(The task)
Copy all the material below, exactly as it stands.

(Spatial question entries)
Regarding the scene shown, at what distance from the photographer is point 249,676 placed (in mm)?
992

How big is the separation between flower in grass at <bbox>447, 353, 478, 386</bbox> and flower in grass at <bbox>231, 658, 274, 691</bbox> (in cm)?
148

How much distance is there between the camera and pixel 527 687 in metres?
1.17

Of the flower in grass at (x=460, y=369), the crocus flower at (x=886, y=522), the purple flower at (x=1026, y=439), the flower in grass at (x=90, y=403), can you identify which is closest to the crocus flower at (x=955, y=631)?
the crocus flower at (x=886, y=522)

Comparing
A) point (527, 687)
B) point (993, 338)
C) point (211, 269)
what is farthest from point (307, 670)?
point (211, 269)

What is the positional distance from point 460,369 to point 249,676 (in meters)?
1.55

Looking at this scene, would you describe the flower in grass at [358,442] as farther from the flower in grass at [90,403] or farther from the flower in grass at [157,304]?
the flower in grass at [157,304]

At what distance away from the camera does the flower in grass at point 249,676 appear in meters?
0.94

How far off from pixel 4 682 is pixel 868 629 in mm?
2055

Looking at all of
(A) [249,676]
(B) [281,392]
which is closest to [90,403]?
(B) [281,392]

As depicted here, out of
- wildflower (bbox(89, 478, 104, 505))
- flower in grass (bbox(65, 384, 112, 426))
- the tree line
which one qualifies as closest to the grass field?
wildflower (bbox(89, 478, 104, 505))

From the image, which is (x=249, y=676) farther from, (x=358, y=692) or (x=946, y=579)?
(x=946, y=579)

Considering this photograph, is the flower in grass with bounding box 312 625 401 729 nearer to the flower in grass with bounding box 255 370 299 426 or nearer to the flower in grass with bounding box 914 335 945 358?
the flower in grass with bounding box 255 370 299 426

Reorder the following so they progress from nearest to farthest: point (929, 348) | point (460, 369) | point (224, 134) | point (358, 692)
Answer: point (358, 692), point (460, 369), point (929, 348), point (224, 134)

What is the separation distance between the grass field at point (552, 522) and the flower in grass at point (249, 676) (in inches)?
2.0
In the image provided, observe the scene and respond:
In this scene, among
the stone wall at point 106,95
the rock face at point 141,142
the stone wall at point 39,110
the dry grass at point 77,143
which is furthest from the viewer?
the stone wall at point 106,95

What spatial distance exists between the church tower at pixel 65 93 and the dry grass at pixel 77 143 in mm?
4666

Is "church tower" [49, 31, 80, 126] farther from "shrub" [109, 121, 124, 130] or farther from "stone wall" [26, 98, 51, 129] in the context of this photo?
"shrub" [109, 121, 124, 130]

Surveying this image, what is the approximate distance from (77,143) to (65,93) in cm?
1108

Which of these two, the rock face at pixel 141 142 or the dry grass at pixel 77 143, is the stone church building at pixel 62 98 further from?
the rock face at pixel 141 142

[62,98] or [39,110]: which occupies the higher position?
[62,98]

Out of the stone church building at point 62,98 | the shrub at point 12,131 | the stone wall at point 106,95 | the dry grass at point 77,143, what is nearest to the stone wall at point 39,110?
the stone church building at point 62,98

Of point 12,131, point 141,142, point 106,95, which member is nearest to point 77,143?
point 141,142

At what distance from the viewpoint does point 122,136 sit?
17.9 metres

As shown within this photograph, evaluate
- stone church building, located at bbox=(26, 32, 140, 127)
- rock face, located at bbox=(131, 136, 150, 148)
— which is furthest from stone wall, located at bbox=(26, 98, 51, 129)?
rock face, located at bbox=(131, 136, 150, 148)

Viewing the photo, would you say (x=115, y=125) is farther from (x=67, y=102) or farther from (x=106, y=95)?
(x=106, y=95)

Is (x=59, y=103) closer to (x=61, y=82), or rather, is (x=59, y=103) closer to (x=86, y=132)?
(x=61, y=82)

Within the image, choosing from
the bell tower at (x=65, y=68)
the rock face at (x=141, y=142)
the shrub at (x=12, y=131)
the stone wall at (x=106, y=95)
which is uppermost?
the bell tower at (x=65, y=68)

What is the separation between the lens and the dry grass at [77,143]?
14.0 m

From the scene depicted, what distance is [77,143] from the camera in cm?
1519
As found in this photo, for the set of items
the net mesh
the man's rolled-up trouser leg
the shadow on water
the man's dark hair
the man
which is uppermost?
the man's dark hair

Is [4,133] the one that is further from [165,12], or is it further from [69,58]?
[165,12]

(Answer to the exercise)
Regarding the scene shown, at what distance from the photographer is point 249,676 placed (in mm)?
992

How big is the separation between flower in grass at <bbox>447, 353, 478, 386</bbox> and flower in grass at <bbox>231, 658, 274, 691</bbox> (in cm)?
148

How much distance is there between the camera and pixel 527 687 in metres?
1.17

Of the flower in grass at (x=460, y=369), the crocus flower at (x=886, y=522), the purple flower at (x=1026, y=439), the flower in grass at (x=90, y=403), can you identify which is closest to the crocus flower at (x=955, y=631)?
the crocus flower at (x=886, y=522)

Comparing
A) point (527, 687)
B) point (993, 338)
C) point (211, 269)
what is farthest from point (307, 670)?
point (211, 269)

What is the positional distance from point 460,369 to point 249,676 (in meters)?
1.55

Looking at this scene, would you describe the flower in grass at [358,442] as farther from the flower in grass at [90,403] or farther from the flower in grass at [157,304]?
the flower in grass at [157,304]

At what distance away from the camera does the flower in grass at point 249,676 appear in meters?
0.94

How far off from pixel 4 682 is pixel 868 629 in mm?
2055

Looking at all of
(A) [249,676]
(B) [281,392]
which is closest to [90,403]?
(B) [281,392]

As depicted here, out of
- wildflower (bbox(89, 478, 104, 505))
- flower in grass (bbox(65, 384, 112, 426))
- the tree line
which one qualifies as closest to the grass field?
wildflower (bbox(89, 478, 104, 505))

From the image, which is (x=249, y=676) farther from, (x=358, y=692) or (x=946, y=579)?
(x=946, y=579)

Considering this photograph, is the flower in grass with bounding box 312 625 401 729 nearer to the flower in grass with bounding box 255 370 299 426 or nearer to the flower in grass with bounding box 914 335 945 358?
the flower in grass with bounding box 255 370 299 426

Reorder the following so they progress from nearest to farthest: point (929, 348) | point (460, 369) | point (224, 134) | point (358, 692)
Answer: point (358, 692), point (460, 369), point (929, 348), point (224, 134)

What is the separation distance between the grass field at point (552, 522) and the flower in grass at point (249, 676) (in inches)?
2.0
In the image provided, observe the scene and respond:
In this scene, among
the stone wall at point 106,95
the rock face at point 141,142
the stone wall at point 39,110
the dry grass at point 77,143
which is furthest from the viewer?
the stone wall at point 106,95

What spatial distance exists between the church tower at pixel 65 93 and the dry grass at pixel 77 143 in mm?
4666

Is "church tower" [49, 31, 80, 126] farther from "shrub" [109, 121, 124, 130] or farther from "stone wall" [26, 98, 51, 129] in the context of this photo?
"shrub" [109, 121, 124, 130]

Surveying this image, what is the approximate distance from (77,143) to (65,93) in cm?
1108

Which of these two, the rock face at pixel 141 142 or the dry grass at pixel 77 143, is the stone church building at pixel 62 98 further from?
the rock face at pixel 141 142

[62,98] or [39,110]: which occupies the higher position?
[62,98]

Out of the stone church building at point 62,98 | the shrub at point 12,131 | the stone wall at point 106,95 | the dry grass at point 77,143, what is nearest to the stone wall at point 39,110?
the stone church building at point 62,98

Of point 12,131, point 141,142, point 106,95, which member is nearest to point 77,143?
point 141,142

At what distance from the viewpoint does point 122,136 sit?
17.9 metres

As shown within this photograph, evaluate
- stone church building, located at bbox=(26, 32, 140, 127)
- rock face, located at bbox=(131, 136, 150, 148)
— which is furthest from stone wall, located at bbox=(26, 98, 51, 129)?
rock face, located at bbox=(131, 136, 150, 148)

Viewing the photo, would you say (x=115, y=125) is farther from (x=67, y=102) or farther from (x=106, y=95)?
(x=106, y=95)

Is (x=59, y=103) closer to (x=61, y=82), or rather, is (x=59, y=103) closer to (x=86, y=132)?
(x=61, y=82)

Within the image, choosing from
the bell tower at (x=65, y=68)
the rock face at (x=141, y=142)
the shrub at (x=12, y=131)
the stone wall at (x=106, y=95)
which is uppermost?
the bell tower at (x=65, y=68)

What is the separation between the lens and the dry grass at [77,143]?
14.0 m

From the scene depicted, what distance is [77,143] from the camera in cm?
1519
As found in this photo, for the set of items
the net mesh
the man's rolled-up trouser leg
the shadow on water
the man's dark hair
the man
which is uppermost?
the man's dark hair

Is [4,133] the one that is further from [165,12], or is it further from [69,58]?
[165,12]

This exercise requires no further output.